• DATA ROWS:
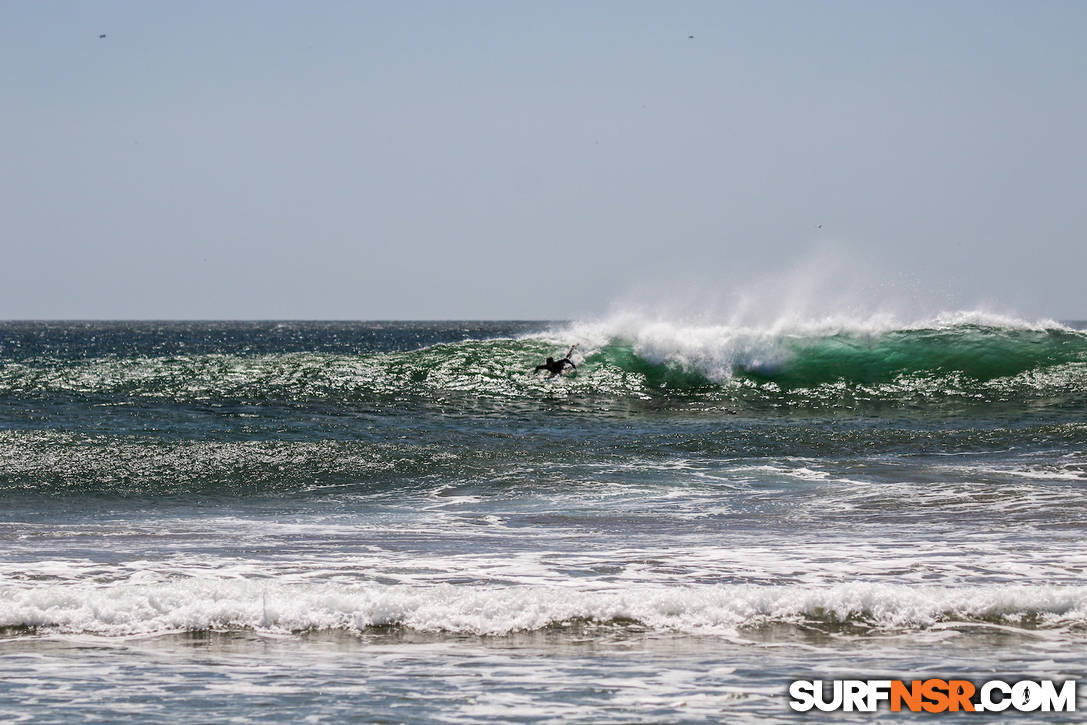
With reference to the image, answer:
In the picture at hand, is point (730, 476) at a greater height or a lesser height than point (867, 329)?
lesser

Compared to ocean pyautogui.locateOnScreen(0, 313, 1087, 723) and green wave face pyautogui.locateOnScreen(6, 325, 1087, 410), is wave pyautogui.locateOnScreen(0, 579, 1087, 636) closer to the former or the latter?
ocean pyautogui.locateOnScreen(0, 313, 1087, 723)

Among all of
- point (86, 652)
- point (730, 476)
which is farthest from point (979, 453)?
point (86, 652)

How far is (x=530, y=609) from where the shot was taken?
7234 millimetres

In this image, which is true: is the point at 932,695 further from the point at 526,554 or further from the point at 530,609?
the point at 526,554

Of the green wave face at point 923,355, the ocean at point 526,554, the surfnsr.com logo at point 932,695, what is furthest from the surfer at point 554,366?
the surfnsr.com logo at point 932,695

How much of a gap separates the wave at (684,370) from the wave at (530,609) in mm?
15796

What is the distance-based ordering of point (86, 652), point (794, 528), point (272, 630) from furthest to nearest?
point (794, 528) → point (272, 630) → point (86, 652)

• PROBLEM TO SOLVE:
Transcribe the records above word for word, omitting the picture.

• WRITTEN RESPONSE:
With reference to the image, answer:
In the picture at hand, is point (730, 476) at a greater height or a lesser height than point (867, 329)?
lesser

Compared to ocean pyautogui.locateOnScreen(0, 313, 1087, 723) and green wave face pyautogui.locateOnScreen(6, 325, 1087, 410), is wave pyautogui.locateOnScreen(0, 579, 1087, 636) closer to the former or the latter?
ocean pyautogui.locateOnScreen(0, 313, 1087, 723)

Among all of
- point (86, 652)
- point (730, 476)
which is farthest from point (979, 453)?
point (86, 652)

How far is (x=530, y=609) from where the shot was taken?
7234 millimetres

In this image, which is true: is the point at 932,695 further from the point at 526,554 or further from the point at 530,609?
the point at 526,554

Of the green wave face at point 923,355, the ocean at point 526,554, the surfnsr.com logo at point 932,695, what is furthest from the surfer at point 554,366?
the surfnsr.com logo at point 932,695

How much of a gap separates the wave at (684,370) from the wave at (530,609) in mm?
15796

What is the distance-based ordering of point (86, 652), point (794, 528), point (272, 630) from furthest to nearest?
point (794, 528) → point (272, 630) → point (86, 652)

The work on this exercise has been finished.